GRANERO DE ORO

Tal vez me miras de frente y ves el tiempo pasar rápidamente en mis ojos. Ellos son claros y puros, tan cautivantes que cualquier poeta los elogiaría. Yo, el escritor, ayudo al campesino a construir su cabaña en mi laberinto. Soy como una navaja de doble filo, le susurro con voz baja mientras le advierto que no confío ni en mi propia sombra. Ambos sabemos que siempre digo la verdad y, en esta ocasión, me acerco a su cuerpo delgado y le susurro al oído, la calma a mi lado derecho y la justicia a mi izquierda. Él se ríe y continúa construyendo a mis espaldas. El tiempo avanza y dirijo mi mirada hacia la musa que me acompaña en este escenario marcado por el color rojo. Sus ojos tiernos penetran en los míos y puedo leer sus pensamientos. Bajo este hielo de sentimientos abstractos le digo: "tienes razón, la envidia ha consumido sus pocas neuronas". El campesino siempre lleva consigo un clavo para doblar, una mentira para clavar y una carta sucia para mostrar.

En ese momento, me adentro en mis pensamientos profundos y me transporto a sus nubes grises, mientras observo su maquiavélico pensamiento a través de sus aterradores ojos. El cínico pretende envenenar a mi media naranja, poniendo en su contra al sagitario. Ella es inofensiva y no tiene la astucia ni la malicia para ver la serpiente que él oculta en su interior. Dentro de él alberga a cientos de demonios, todos crueles. El tiempo pasa y el campesino no sabe nada, no percibe la amenaza que se encuentra en la puerta de su casa, vestida de novia y portando un arsenal de letras, cada una con diferentes colores, sabores y olores.

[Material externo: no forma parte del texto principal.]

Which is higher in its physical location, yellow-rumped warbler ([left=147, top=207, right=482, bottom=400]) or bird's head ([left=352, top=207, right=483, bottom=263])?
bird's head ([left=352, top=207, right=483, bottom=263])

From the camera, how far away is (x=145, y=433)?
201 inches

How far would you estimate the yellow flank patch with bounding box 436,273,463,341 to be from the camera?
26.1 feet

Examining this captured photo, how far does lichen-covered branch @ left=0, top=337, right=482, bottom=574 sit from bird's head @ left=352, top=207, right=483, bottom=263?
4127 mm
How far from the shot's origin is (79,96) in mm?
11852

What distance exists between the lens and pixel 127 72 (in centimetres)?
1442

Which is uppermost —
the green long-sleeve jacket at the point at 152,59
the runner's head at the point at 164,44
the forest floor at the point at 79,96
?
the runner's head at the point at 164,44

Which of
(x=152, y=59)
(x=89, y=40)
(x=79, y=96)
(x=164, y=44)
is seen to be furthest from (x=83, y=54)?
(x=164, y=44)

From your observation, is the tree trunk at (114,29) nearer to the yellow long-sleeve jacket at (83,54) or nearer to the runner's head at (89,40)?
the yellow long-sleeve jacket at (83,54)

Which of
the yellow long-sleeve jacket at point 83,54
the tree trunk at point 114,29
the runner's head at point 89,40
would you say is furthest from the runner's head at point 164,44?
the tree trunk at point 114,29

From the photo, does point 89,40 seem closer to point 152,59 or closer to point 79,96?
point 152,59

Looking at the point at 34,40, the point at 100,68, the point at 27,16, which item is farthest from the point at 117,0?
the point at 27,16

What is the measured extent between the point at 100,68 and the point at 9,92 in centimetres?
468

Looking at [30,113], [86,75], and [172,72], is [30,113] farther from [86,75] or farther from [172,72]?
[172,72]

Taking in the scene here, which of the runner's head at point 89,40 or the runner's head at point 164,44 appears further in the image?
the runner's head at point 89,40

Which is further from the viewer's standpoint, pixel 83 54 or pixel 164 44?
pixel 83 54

Desconozco cuáles serán las flores que depositará sobre su tumba. Sin embargo, el escritor se prepara para la batalla y entierra en tierra de nadie la bala de acero que lleva en su cintura. Resulta surrealista escucharla ladrar, son dieciséis en total, todas con la misma finura. La luna y las estrellas, bajo el oscuro cielo, son testigos de esta fiesta de plomo. "¿Lo ves? Soy un mago", le digo al vago mientras se retuerce en el suelo, asfixiado por su propia sangre, tan roja como mi justicia y tan feroz como el juicio de Dios. El campesino intenta desesperadamente aferrarse a mis pies y vuelvo a colocar mi nueve milímetros apuntándole, borrando sus sueños y ahuyentando a los cuervos que desean saquear mi granero de oro.